I decided that it would be useful to apply limits before exposing the website to my colleagues at work. Being engineers, it is not uncommon for the first course of action to be – open up the console and run a never-ending for-loop to create items! I definitely couldn't afford that on my small home server. It's almost out of memory and doesn't have a lot of CPU capacity anyway.

Rate Limiting

My first course of action was to implement rate limiting on HTTP requests. I used the tollbooth library for convenience, but it looks like it is quite easy to implement on your own. The library uses an algorithm called Token Bucket, making so we don't have to store data for each user on the requests they are making.

Request Size Limit

I also limited the size of headers and request bodies at my proxy server with a simple config line in Caddy to 8000 bytes. I don't want someone DoSing my server with an enormous payload.

limits 8000

Data Limits

Next, I should probably do something about ensuring someone does not have billions of todo items. Is this application even useful if you have that much to do and aren't getting it done soon enough? I haven't seen this as much of a need after adding rate limiting because it will take a long time for someone to create this much data.
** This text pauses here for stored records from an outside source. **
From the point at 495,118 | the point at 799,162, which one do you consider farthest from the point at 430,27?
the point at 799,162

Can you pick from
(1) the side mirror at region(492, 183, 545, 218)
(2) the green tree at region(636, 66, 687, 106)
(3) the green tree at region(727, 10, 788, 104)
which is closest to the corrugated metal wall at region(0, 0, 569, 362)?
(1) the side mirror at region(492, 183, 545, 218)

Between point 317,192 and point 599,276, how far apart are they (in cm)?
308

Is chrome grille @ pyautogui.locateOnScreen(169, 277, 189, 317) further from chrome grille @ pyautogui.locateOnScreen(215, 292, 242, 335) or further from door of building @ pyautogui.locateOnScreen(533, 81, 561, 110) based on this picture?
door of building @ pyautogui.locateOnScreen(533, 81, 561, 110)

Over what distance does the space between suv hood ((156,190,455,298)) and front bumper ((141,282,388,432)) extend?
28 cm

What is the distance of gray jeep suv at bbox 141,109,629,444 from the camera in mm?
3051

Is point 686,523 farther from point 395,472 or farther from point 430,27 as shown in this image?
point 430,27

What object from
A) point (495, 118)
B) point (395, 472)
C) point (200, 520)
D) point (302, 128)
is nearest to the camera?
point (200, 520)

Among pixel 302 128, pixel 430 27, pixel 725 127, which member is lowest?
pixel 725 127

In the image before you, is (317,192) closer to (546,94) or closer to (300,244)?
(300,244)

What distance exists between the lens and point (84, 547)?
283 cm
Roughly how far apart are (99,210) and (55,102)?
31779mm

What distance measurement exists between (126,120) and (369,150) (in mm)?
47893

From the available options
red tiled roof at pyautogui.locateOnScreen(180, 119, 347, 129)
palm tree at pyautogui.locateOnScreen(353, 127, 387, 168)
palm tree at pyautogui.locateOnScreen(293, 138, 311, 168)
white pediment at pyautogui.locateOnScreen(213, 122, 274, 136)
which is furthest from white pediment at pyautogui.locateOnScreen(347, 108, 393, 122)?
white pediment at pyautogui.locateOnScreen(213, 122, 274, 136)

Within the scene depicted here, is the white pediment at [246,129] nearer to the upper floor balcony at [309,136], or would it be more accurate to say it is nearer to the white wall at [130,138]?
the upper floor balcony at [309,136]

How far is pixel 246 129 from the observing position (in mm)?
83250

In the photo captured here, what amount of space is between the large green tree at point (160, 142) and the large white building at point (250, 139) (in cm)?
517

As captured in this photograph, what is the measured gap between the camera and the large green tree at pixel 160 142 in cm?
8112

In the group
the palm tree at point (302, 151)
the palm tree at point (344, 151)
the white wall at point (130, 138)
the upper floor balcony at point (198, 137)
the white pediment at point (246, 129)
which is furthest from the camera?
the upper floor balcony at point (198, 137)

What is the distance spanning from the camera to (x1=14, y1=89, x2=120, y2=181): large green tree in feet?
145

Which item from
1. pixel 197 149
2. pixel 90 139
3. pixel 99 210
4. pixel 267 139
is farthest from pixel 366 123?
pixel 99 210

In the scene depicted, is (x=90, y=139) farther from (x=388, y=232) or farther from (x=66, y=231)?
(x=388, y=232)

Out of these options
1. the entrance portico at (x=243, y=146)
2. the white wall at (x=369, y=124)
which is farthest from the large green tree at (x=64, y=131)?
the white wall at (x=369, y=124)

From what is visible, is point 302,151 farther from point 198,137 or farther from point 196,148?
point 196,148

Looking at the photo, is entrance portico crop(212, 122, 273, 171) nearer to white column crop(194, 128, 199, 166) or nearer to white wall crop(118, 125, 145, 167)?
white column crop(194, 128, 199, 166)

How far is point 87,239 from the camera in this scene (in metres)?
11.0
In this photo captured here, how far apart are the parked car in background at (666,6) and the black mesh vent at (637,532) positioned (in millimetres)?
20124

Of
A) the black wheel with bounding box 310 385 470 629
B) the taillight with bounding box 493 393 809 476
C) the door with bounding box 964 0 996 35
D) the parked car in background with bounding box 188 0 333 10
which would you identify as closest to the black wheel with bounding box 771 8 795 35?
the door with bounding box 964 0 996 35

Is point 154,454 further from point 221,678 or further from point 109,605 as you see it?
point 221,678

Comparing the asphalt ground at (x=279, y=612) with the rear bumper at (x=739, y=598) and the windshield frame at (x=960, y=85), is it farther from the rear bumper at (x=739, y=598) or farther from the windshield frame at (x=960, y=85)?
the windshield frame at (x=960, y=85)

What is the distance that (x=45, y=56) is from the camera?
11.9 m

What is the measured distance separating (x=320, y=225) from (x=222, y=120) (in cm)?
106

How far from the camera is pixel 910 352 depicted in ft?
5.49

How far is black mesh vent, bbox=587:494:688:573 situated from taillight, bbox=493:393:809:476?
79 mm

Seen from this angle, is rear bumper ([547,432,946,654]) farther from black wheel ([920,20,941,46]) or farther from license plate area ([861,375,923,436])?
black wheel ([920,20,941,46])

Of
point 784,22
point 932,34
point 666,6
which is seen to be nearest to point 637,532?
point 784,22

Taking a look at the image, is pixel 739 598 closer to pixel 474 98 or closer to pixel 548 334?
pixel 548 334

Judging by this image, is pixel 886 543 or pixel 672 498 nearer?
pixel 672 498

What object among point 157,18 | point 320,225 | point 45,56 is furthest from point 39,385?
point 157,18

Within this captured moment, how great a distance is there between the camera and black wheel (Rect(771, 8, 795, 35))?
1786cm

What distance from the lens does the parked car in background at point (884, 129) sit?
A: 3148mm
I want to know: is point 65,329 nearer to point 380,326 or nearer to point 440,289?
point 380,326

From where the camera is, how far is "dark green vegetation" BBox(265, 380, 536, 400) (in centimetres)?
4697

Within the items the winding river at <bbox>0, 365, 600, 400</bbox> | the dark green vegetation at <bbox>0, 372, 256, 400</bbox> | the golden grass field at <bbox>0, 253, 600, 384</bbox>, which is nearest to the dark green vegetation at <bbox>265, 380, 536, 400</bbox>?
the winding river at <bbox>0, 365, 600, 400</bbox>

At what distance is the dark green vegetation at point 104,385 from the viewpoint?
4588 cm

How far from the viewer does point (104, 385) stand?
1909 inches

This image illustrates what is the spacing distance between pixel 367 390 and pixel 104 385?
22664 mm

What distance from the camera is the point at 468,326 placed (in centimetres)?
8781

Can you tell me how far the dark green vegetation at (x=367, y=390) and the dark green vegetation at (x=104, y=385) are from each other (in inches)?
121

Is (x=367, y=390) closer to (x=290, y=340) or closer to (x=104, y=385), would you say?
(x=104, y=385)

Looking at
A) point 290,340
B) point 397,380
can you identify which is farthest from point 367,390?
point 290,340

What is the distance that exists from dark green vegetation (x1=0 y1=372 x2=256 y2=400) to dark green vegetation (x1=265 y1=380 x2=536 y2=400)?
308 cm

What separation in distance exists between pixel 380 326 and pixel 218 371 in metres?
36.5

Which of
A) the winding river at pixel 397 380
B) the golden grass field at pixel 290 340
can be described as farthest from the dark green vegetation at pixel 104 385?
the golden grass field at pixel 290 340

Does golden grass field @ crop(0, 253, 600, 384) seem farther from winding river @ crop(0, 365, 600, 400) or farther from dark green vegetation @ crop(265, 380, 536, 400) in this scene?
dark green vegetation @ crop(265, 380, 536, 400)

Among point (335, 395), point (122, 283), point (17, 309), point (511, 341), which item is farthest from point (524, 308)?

However, this is an important topic to discuss for large applications. When listing items for example, the endpoint should paginate the request and not just grab all the data out at once. This is inefficient for the browser to render all at once and takes longer to transfer large amounts of data over the network. And although I have rate limiting, it is possible for my server to run out of memory at some point...

oEmbed

Just for fun, I looked at what it was like to make a web link come up with some nice info and image using oEmbed. Chat and message applications use the framework to provide more info about a link.

Turns out it's super simple with the following in the <head> tag.

<meta property="og:url" content="https://checkit.epicbits.dev/"/>
<meta property="og:title" content="Get more done with Checkit!"/>
<meta property="og:description" content="Checkit is a simple example single-page application that features social login with Google, user session management, and database storage."/>
<meta property="og:site_name" content="Checkit"/>
<meta property="og:image" content="https://checkit.epicbits.dev/favicon.ico"/>

Conclusion

I still have some things I want to figure out, and I've definitely learned a lot with this side-project. Thank you for following along!